The pre-Merger securityholders of REE own approximately 82.1% of the Class A ordinary shares, without par value, of REE (“Class A Ordinary Shares”) post-Closing and the securityholders of 10X Capital, including holders of 10X Capital Class A Common Stock issued as part of the units sold in the initial public offering of 10X Capital (the “Public Stockholders”), 10X Capital SPAC Sponsor I LLC (the “Sponsor”) and certain institutional accredited investors who entered into subscription agreements with 10X Capital (the “PIPE Investors”), own the remaining Class A Ordinary Shares.
REE became a Nasdaq listed publicly traded company on July 23, 2021, with its Class A Ordinary Shares and warrants to purchase Class A Ordinary Shares (“Warrants”) trading under the ticker symbols “REE” and “REEAW,” respectively.

▶ **Data**

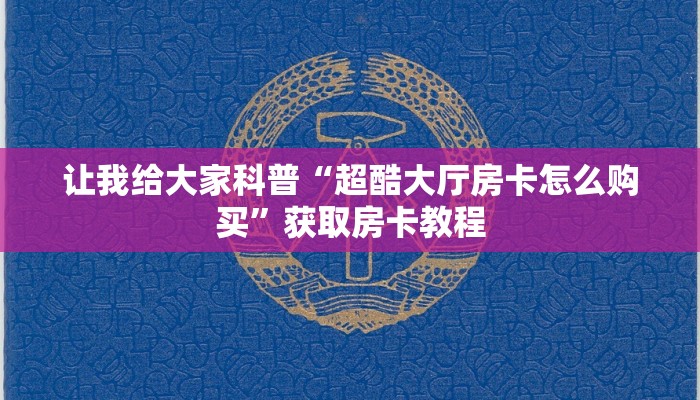 让我给大家科普“超酷大厅房卡怎么购买”获取房卡教程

▶ **Task to complete**
Reproduce word for word everything in the passage about REE's merger with 10X Capital from "The pre-Merger securityholders" down to "A Ordinary Shares.". Rely solely on the passage about REE's merger with 10X Capital, not on the data.

▶ **Written reply**
The pre-Merger securityholders of REE own approximately 82.1% of the Class A ordinary shares, without par value, of REE (“Class A Ordinary Shares”) post-Closing and the securityholders of 10X Capital, including holders of 10X Capital Class A Common Stock issued as part of the units sold in the initial public offering of 10X Capital (the “Public Stockholders”), 10X Capital SPAC Sponsor I LLC (the “Sponsor”) and certain institutional accredited investors who entered into subscription agreements with 10X Capital (the “PIPE Investors”), own the remaining Class A Ordinary Shares.